As the film relocates the action to NYC, Emily Elizabeth and co try to keep Clifford out of the hands of a nefarious company
Author Norman Bridwell’s picture book series about Clifford the Big Red Dog represented a wholesome slice of mid-century Americana, with the self-explanatorily named title character, an enormous vermillion hound, loved and cared for by his owner Emily Elizabeth Howard, perhaps in the way an
American dad of the period would have loved and cared for a Cadillac. A few TV series based on the story moved with the times but largely stuck to the kiddie-centric, suburban world of the books.

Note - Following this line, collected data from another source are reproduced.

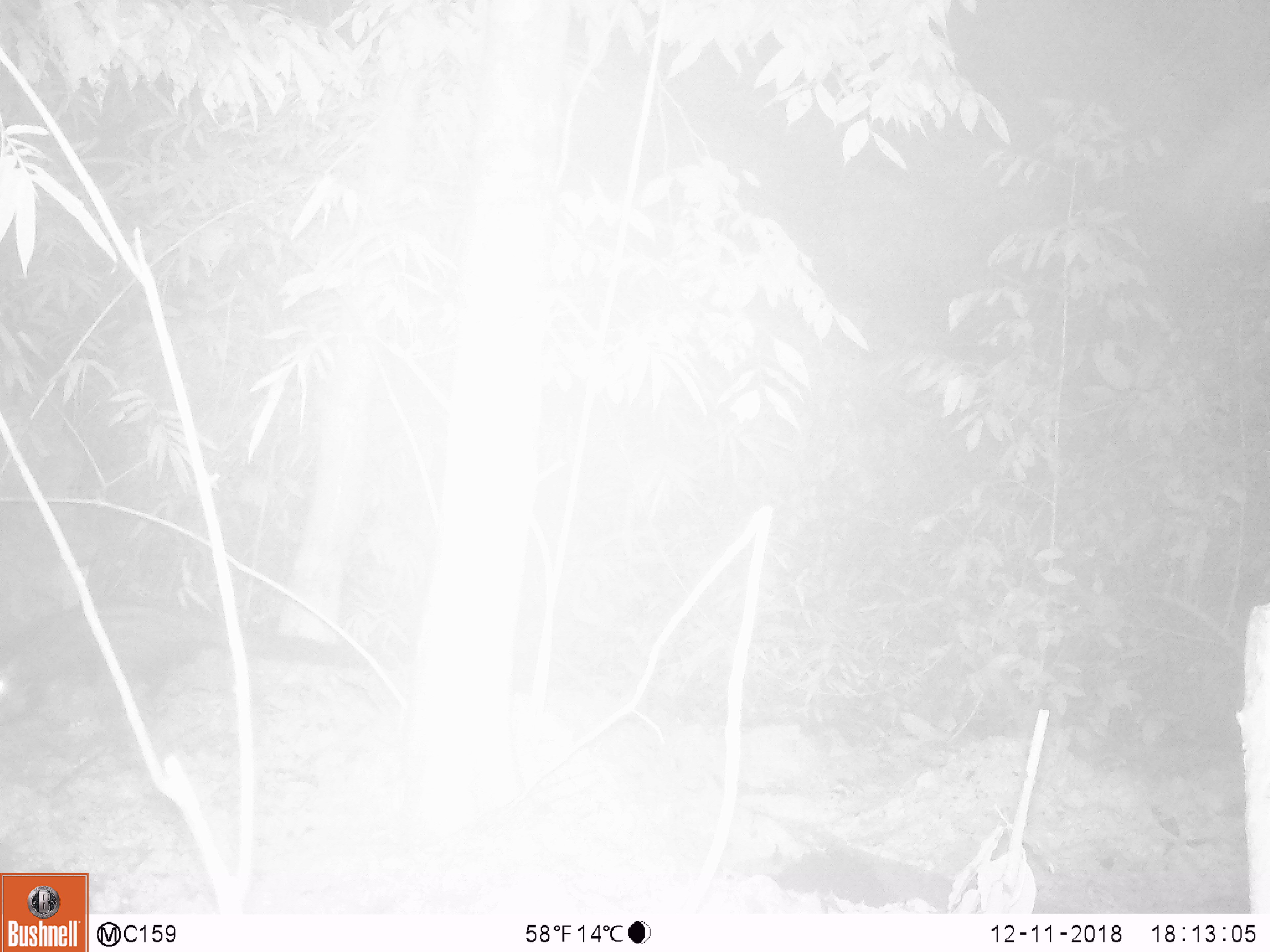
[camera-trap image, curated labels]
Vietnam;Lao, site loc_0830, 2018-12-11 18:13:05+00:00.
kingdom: Animalia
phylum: Chordata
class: Mammalia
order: Carnivora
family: Viverridae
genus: Paradoxurus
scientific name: Paradoxurus hermaphroditus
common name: common palm civet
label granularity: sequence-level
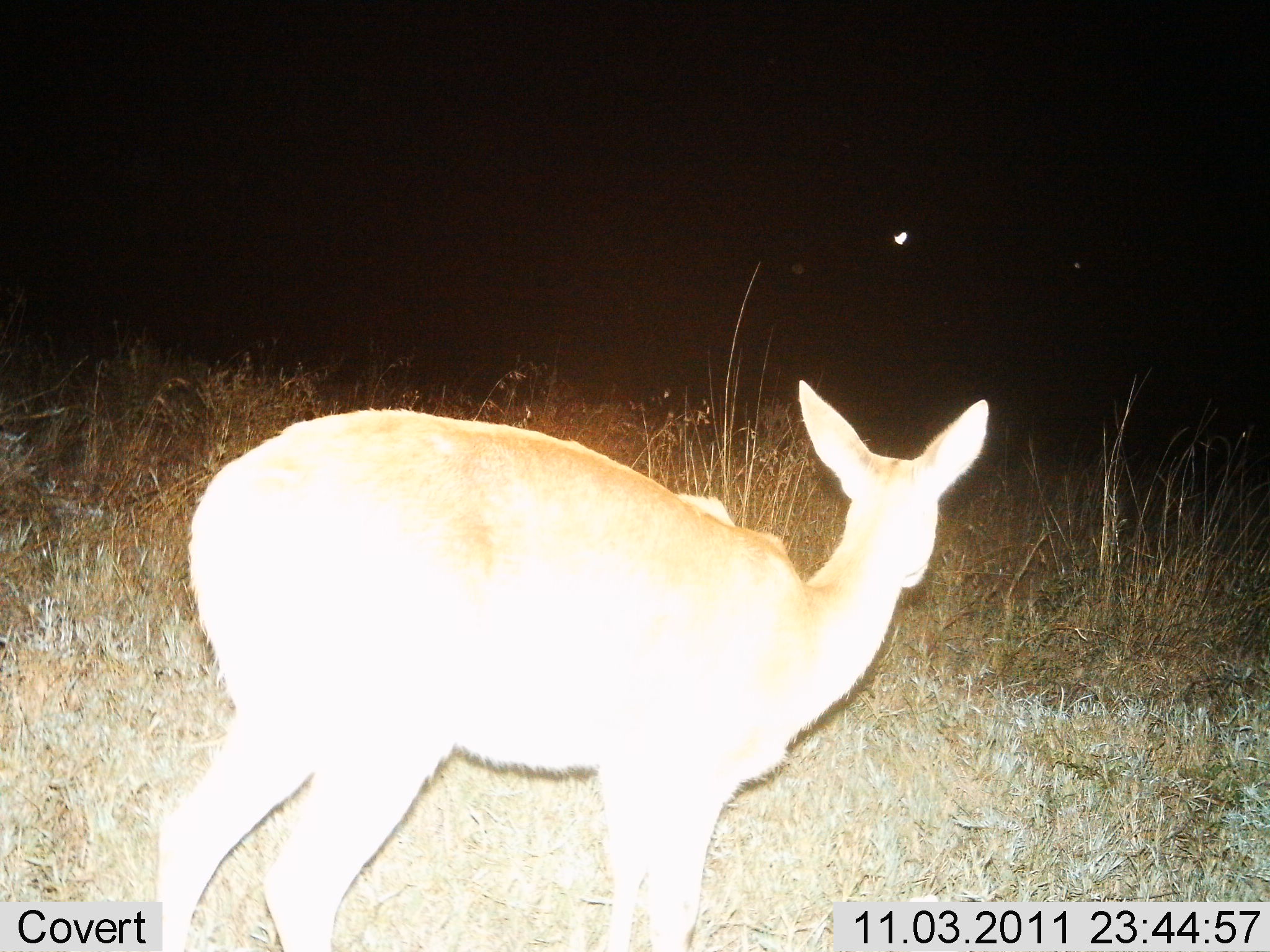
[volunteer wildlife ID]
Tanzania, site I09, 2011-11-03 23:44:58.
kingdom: Animalia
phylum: Chordata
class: Mammalia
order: Artiodactyla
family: Bovidae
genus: Redunca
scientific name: Redunca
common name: reedbuck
Reedbuck (Redunca), count 1. Behavior (volunteer vote fractions): standing 100%, resting 0%, moving 0%, interacting 0%. Young present (vote fraction): 0%. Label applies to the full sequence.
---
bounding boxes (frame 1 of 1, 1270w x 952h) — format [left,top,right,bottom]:
animal: [156,381,988,952]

This reboot feature film has clearly taken its inspiration from the peerless Paddington films, which cleverly updated classic children’s literature property by resituating the setting to contemporary
London, idealistically envisioned as a multicultural melange populated by lovable eccentrics. So here we have Clifford as a creature of
New York City’s much-less-mean-than-they-used-to-be streets, depicted as another ethnically diverse yet entirely harmonious metropolitan utopia. After being whelped in an abandoned building and accidentally separated from his mum and siblings, Clifford passes through the hands of kindly animal vendor Mr Bridwell (John Cleese) before he ends up adopted by Emily Elizabeth (Darby Camp, who is genuinely brilliant at selling the idea that she can see a giant CGI dog in front of her).